--- Stored data Enclosed Below ---

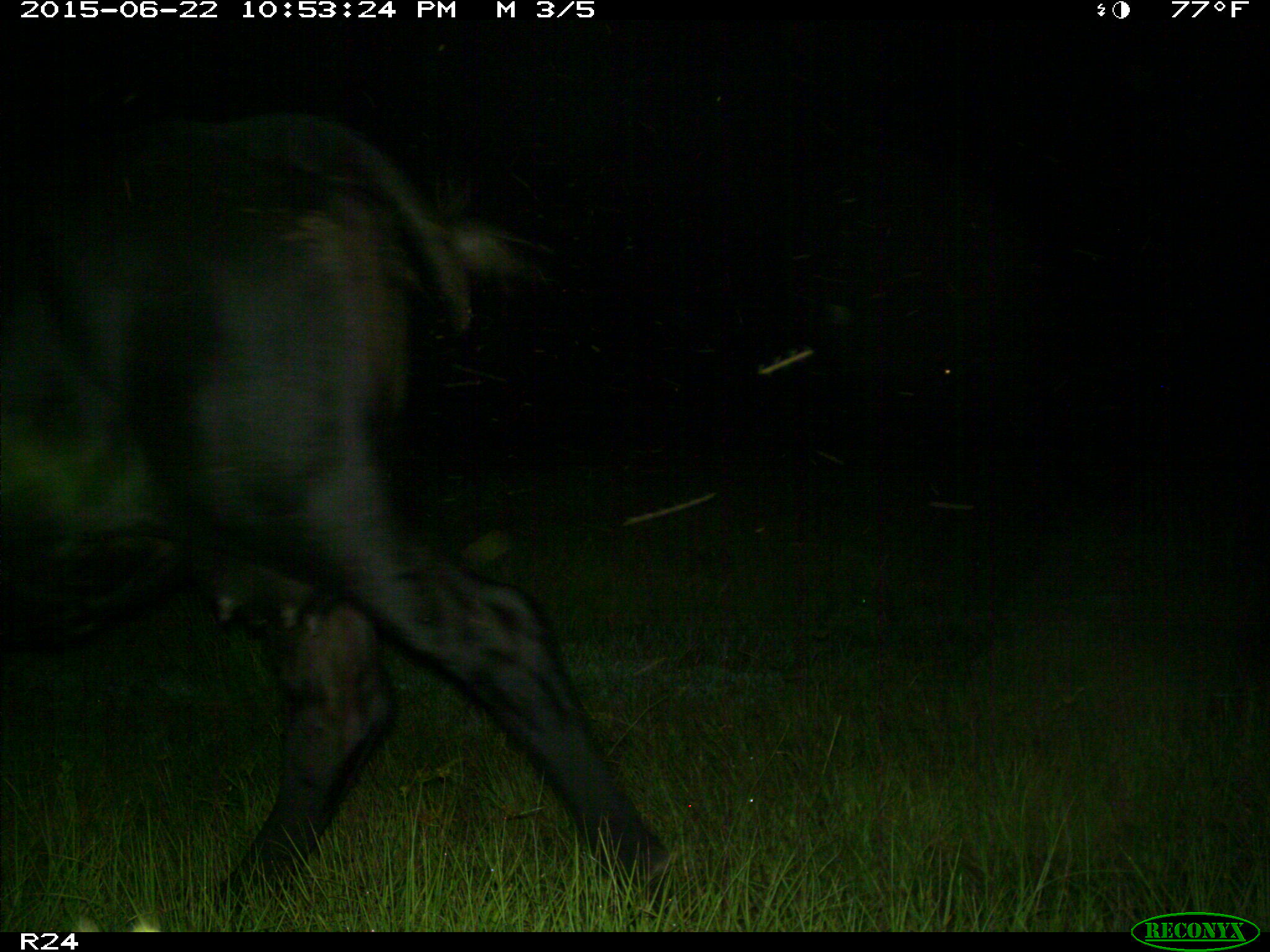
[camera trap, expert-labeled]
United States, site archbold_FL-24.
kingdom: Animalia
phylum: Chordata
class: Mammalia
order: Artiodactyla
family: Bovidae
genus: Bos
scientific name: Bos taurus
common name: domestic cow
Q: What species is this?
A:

--- End of Enclosed Stored data ---
--- Stored data Enclosed Below ---

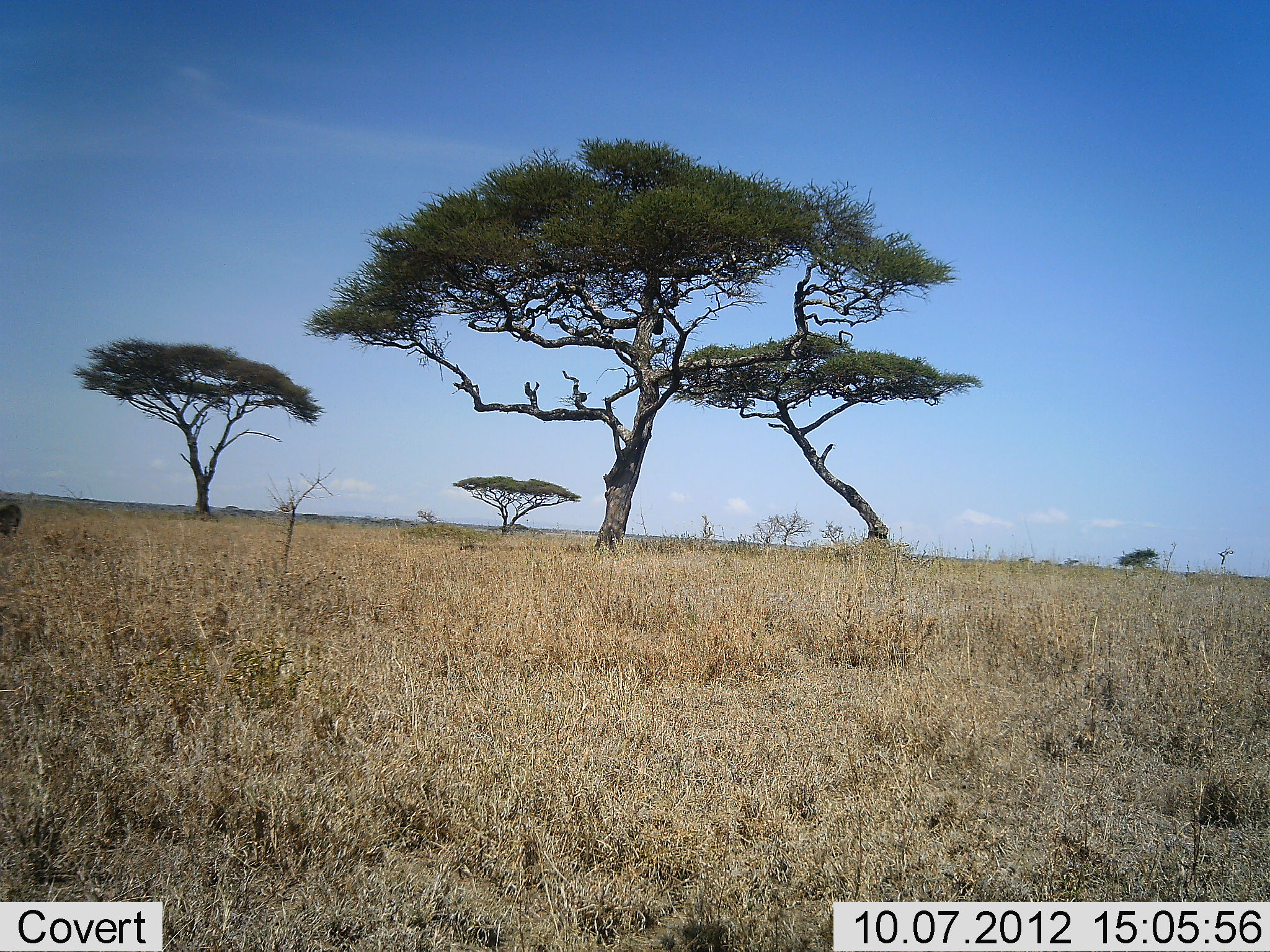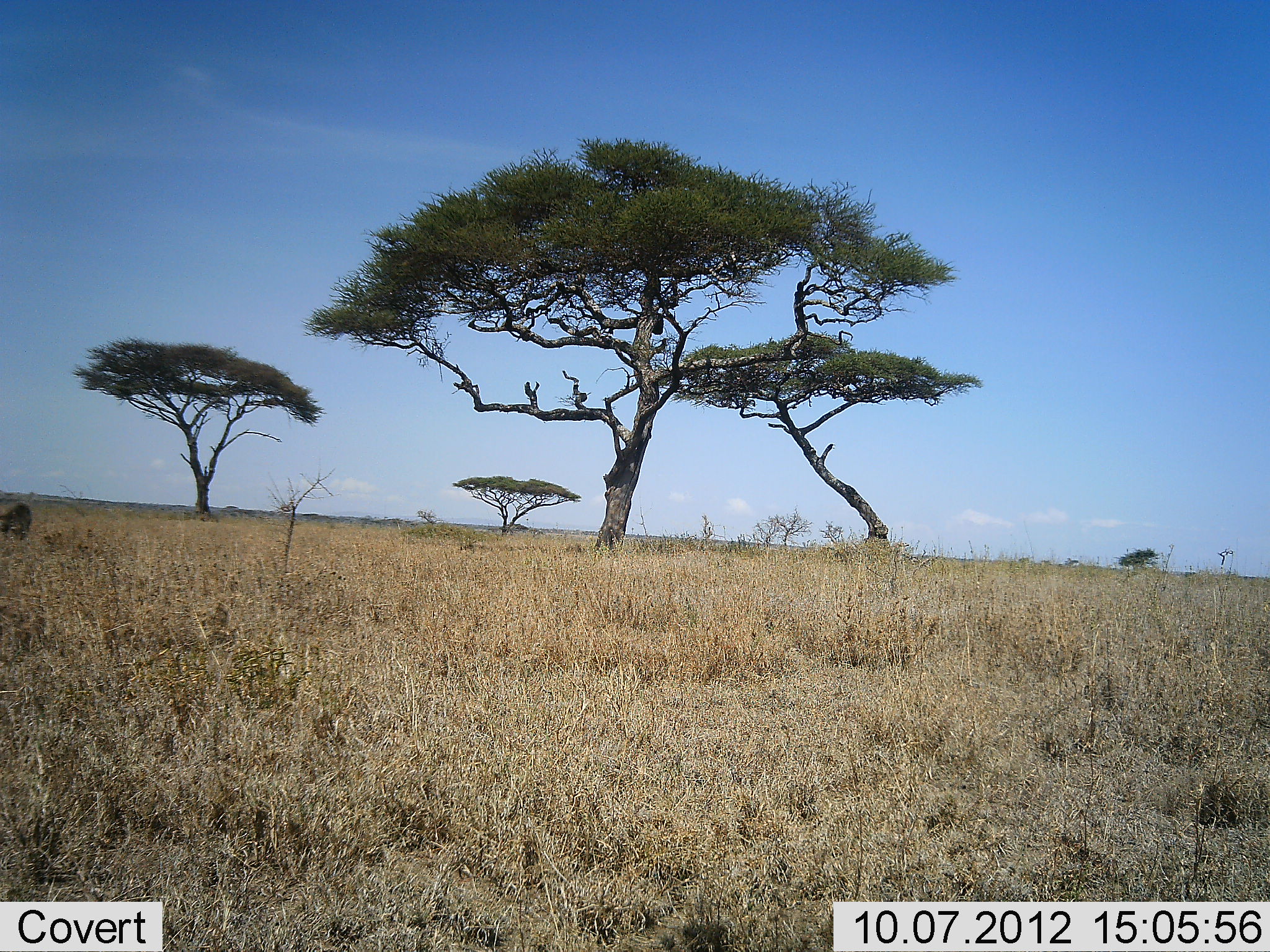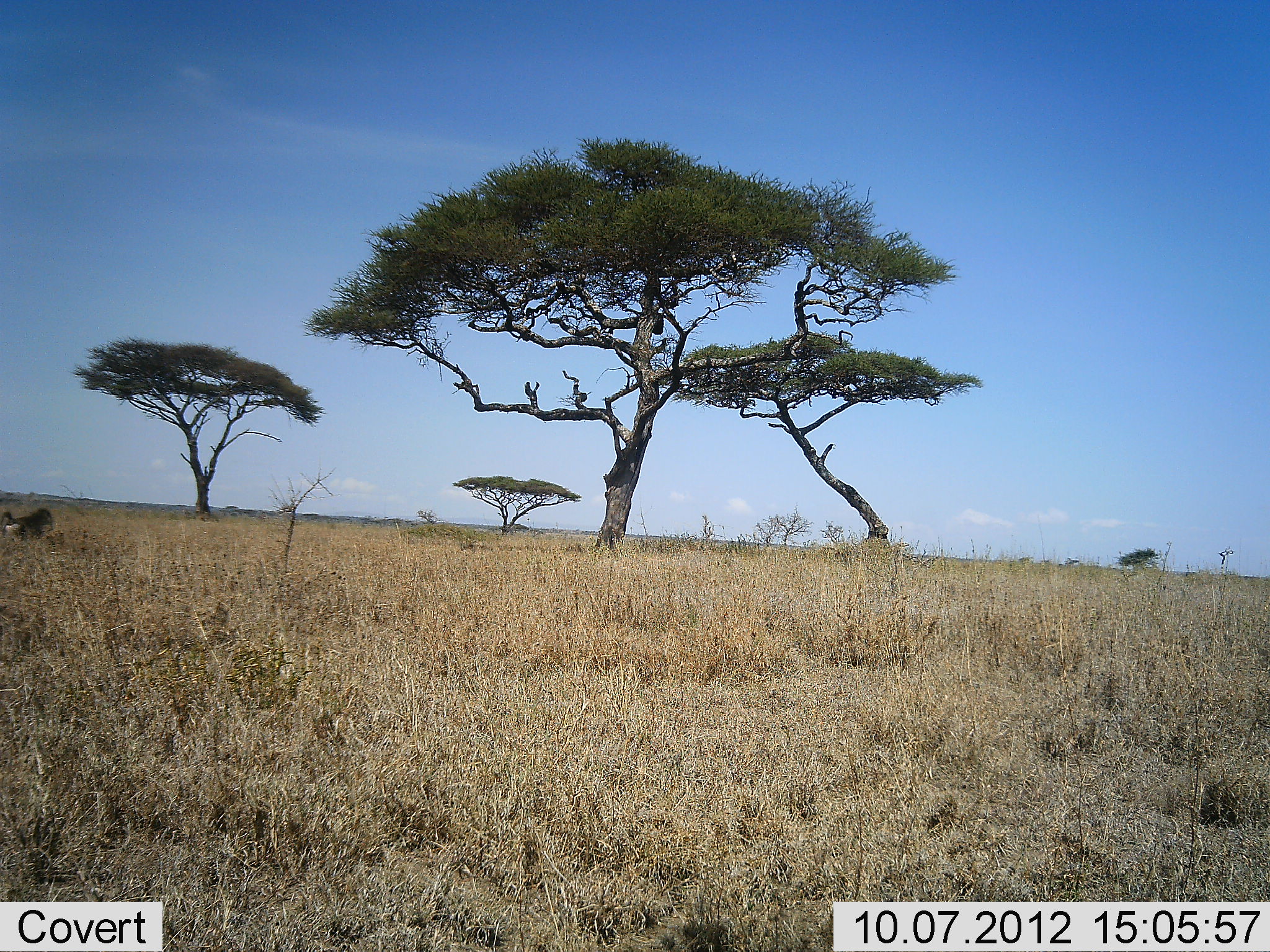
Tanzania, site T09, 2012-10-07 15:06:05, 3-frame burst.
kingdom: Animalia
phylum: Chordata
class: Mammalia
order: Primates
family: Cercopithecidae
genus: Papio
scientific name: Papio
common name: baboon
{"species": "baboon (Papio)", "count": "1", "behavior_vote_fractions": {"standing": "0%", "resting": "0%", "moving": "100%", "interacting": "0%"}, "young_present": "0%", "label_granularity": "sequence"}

--- End of Enclosed Stored data ---
--- Stored data Enclosed Below ---

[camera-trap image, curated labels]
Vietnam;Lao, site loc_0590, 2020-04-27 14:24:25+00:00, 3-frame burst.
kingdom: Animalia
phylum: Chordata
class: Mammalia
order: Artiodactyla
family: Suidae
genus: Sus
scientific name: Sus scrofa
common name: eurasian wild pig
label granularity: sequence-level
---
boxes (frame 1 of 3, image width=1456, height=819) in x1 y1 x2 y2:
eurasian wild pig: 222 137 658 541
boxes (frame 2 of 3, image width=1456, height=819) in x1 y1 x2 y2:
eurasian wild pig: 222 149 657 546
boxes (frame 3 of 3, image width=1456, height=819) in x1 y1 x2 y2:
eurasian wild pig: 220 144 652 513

--- End of Enclosed Stored data ---

- **Your objective**: Work out how many lines of the material include "species", then report only that count.

- **Answer area**: 2